§ Short task: Lines from the one containing "Vertically, does the" through the end of the data are to be returned exactly, and no others.

§ Input rows:

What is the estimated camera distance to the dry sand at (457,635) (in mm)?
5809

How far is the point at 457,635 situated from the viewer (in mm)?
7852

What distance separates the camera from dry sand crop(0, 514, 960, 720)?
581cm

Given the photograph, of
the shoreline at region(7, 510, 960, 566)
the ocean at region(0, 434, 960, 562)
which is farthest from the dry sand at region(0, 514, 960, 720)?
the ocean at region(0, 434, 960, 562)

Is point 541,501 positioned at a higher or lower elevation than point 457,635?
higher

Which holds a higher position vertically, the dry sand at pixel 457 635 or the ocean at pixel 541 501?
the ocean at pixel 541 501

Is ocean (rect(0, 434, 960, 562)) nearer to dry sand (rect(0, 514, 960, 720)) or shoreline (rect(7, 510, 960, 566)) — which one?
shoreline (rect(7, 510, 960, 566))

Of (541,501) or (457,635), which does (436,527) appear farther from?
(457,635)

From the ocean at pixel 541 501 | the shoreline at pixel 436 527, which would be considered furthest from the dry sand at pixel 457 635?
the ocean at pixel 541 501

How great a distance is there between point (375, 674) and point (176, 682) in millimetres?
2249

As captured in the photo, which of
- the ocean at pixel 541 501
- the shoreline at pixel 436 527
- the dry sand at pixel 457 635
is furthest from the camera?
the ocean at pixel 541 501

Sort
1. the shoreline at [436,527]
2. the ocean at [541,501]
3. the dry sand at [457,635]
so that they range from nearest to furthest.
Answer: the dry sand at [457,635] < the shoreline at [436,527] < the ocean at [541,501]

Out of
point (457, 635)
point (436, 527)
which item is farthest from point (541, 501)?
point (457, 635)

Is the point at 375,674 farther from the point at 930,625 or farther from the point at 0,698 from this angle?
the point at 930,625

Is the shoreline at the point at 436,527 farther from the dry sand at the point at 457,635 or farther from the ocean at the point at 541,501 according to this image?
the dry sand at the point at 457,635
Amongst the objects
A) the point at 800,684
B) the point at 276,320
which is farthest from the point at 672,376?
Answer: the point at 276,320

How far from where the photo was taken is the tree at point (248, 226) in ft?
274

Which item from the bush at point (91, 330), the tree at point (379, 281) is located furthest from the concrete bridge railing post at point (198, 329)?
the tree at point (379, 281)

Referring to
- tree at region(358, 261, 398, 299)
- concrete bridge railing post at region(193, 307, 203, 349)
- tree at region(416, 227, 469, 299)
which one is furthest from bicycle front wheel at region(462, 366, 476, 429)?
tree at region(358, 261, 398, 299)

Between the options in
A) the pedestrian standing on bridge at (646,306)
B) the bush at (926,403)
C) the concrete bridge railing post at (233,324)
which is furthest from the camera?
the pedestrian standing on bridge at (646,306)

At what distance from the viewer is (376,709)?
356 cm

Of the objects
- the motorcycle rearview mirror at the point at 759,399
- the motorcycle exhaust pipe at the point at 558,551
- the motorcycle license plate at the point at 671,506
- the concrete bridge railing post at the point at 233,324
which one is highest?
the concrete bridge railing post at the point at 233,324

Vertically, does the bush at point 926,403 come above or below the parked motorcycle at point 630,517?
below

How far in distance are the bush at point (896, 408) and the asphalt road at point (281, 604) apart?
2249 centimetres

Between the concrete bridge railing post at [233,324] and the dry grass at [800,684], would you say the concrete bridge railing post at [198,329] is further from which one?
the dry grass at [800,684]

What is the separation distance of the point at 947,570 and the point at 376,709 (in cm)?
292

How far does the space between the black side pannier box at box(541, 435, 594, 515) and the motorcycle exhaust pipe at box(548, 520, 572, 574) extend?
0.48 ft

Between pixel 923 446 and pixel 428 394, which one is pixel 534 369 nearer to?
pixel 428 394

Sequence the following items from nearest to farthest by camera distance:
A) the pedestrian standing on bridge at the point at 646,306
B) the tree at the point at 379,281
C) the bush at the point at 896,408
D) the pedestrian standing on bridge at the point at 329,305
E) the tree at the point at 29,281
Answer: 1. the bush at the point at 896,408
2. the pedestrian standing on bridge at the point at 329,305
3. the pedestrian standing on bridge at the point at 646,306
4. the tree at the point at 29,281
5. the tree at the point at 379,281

§ Result of the task:
Vertically, does the bush at point 926,403 come above or below the parked motorcycle at point 630,517?
below

How far in distance are the bush at point (896, 408) and the asphalt road at point (281, 604) apart?
2249 centimetres

Between the concrete bridge railing post at [233,324] and the dry grass at [800,684], would you say the concrete bridge railing post at [198,329] is further from which one?
the dry grass at [800,684]

What is the separation distance of the point at 947,570 and the point at 376,709 (in cm)?
292

How far does the space between the black side pannier box at box(541, 435, 594, 515) and the motorcycle exhaust pipe at box(548, 520, 572, 574) extend?
0.48 ft

Between pixel 923 446 and pixel 428 394, which one is pixel 534 369 nearer to?
pixel 428 394

Sequence the following items from nearest to farthest by camera distance:
A) the pedestrian standing on bridge at the point at 646,306
B) the tree at the point at 379,281
C) the bush at the point at 896,408
D) the pedestrian standing on bridge at the point at 329,305
E) the tree at the point at 29,281
Answer: 1. the bush at the point at 896,408
2. the pedestrian standing on bridge at the point at 329,305
3. the pedestrian standing on bridge at the point at 646,306
4. the tree at the point at 29,281
5. the tree at the point at 379,281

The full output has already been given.